**WORK INSTRUCTION:**
Begin at the line where "Lad være med" appears and reproduce exactly every line through the end of the data below, both included, skipping pictures.

§ §

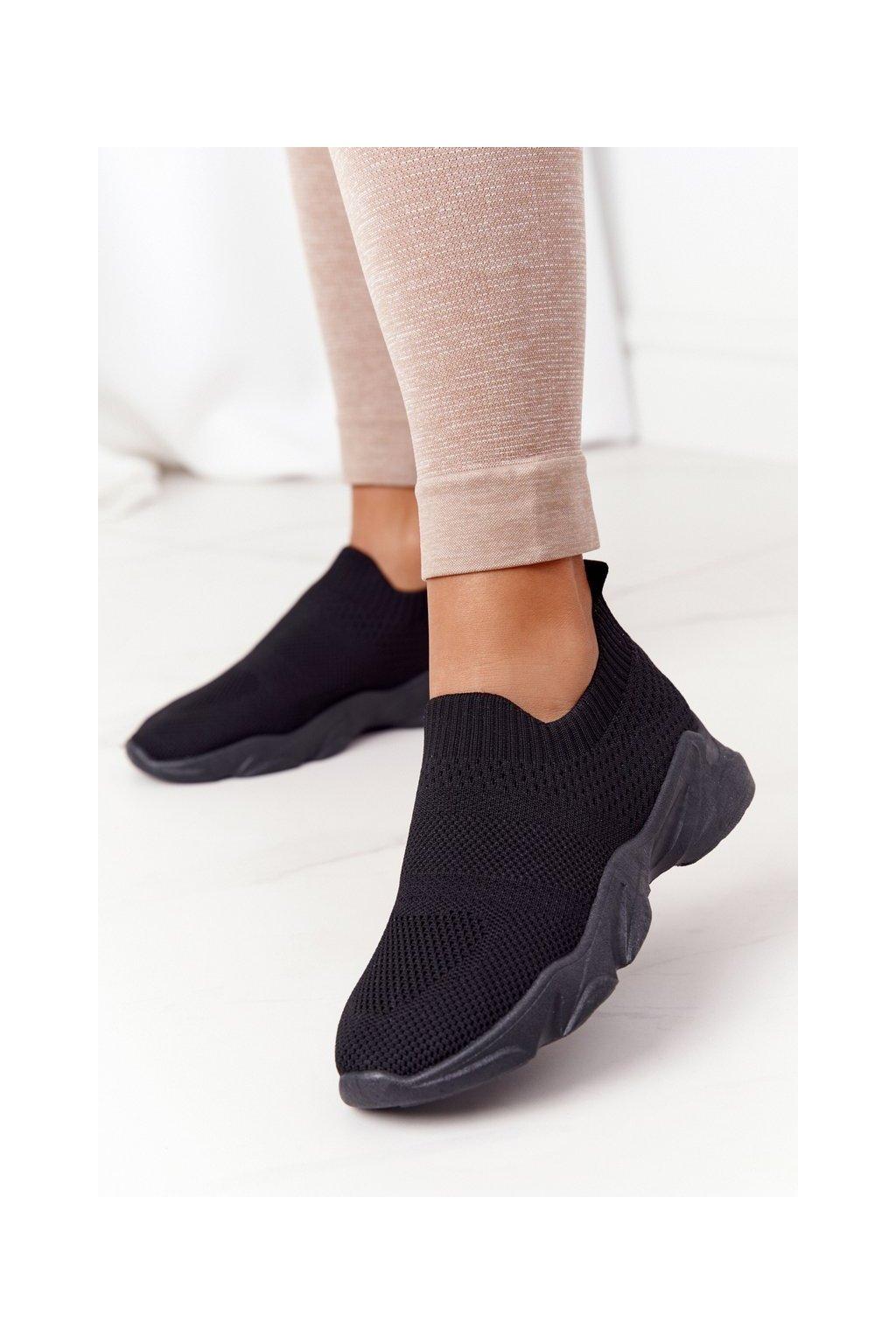 Dámske tenisky farba čierna kód obuvi NB500 BLACK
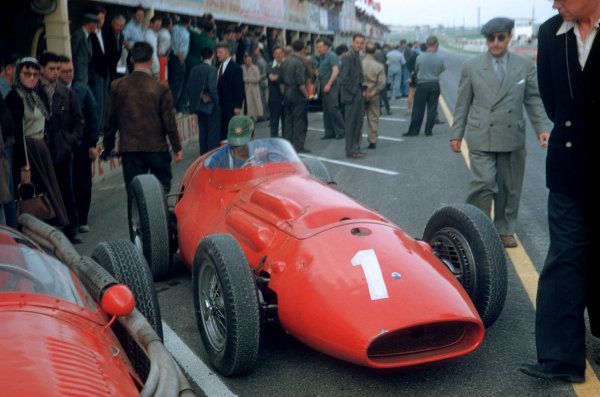 1956 French Grand PrixReims, France. 29th June - 1st July Maserati 250F Chassis no. 2501 is prepared in the pits as a crowd of people watch on World Copyright: LAT Photographicref: 56 FRA 16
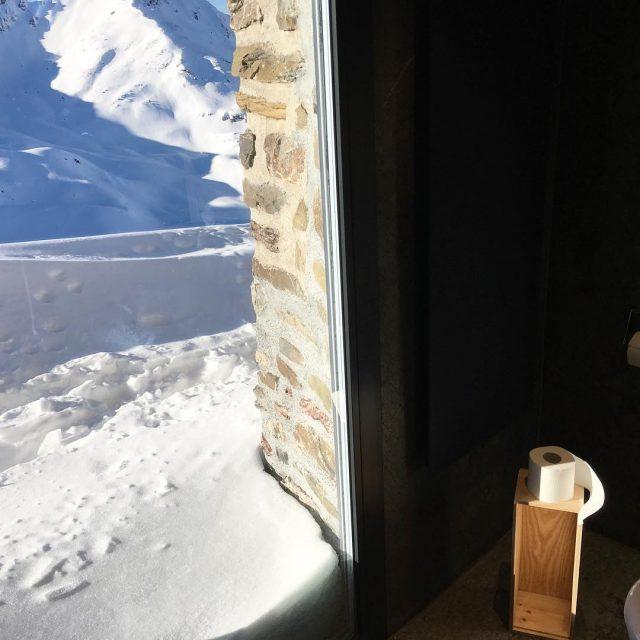 lieblingsplatz auf 2000 Meter Hhe hrnlihtte arosaswitzerland toilettemitaussicht toilettime toilettehellip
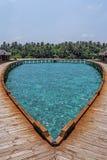 美丽的热带马尔代夫度假旅馆 免版税库存图片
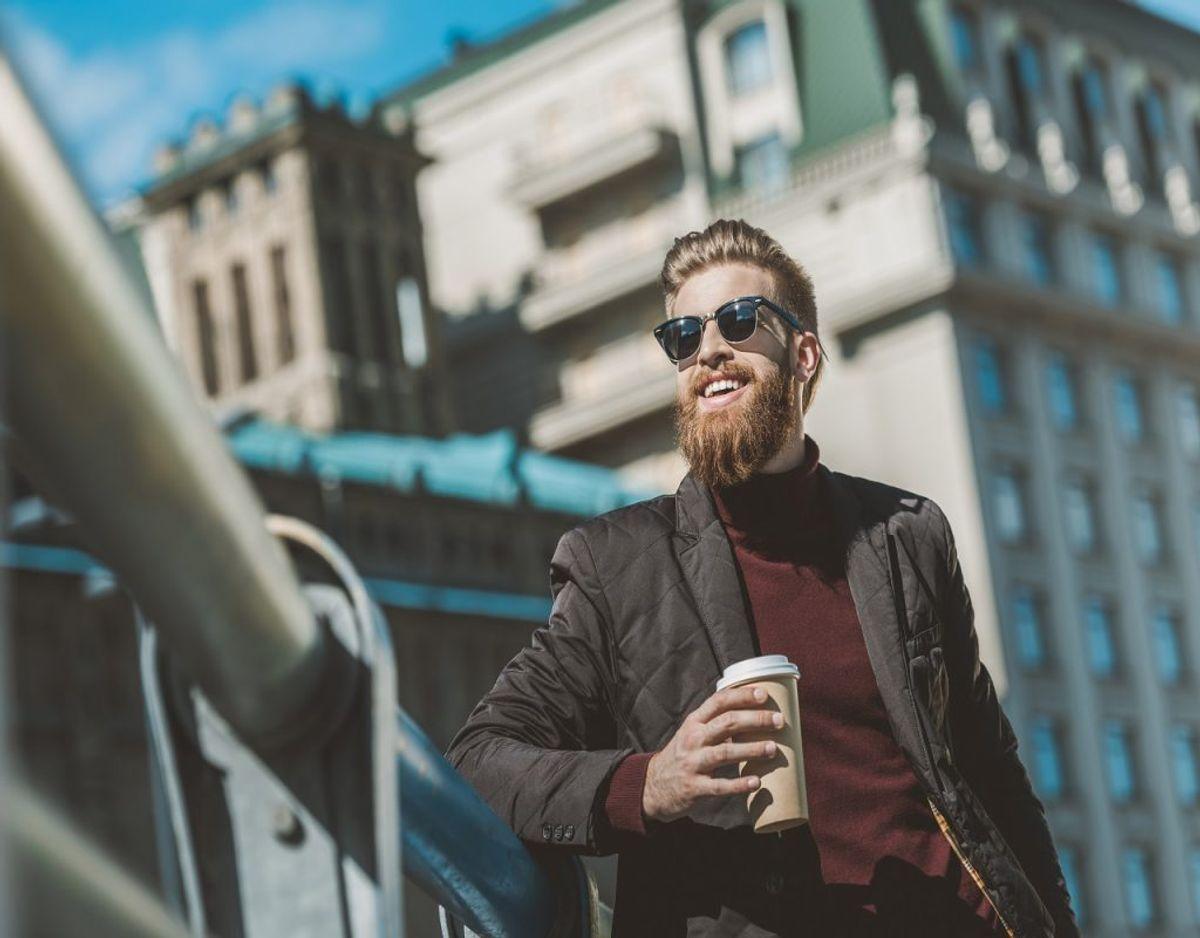 Lad være med at køb en masse smart kaffe på farten. Lav i stedet en termokop hjemmefra. Foto: Colourbox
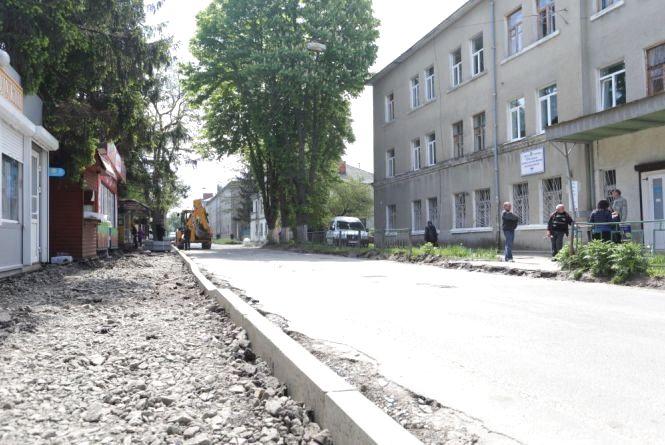 Розширять дорогу до обласної лікарні на вулиці Клінічна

§ §

**RESULT:**
 Lad være med at køb en masse smart kaffe på farten. Lav i stedet en termokop hjemmefra. Foto: Colourbox
 Розширять дорогу до обласної лікарні на вулиці Клінічна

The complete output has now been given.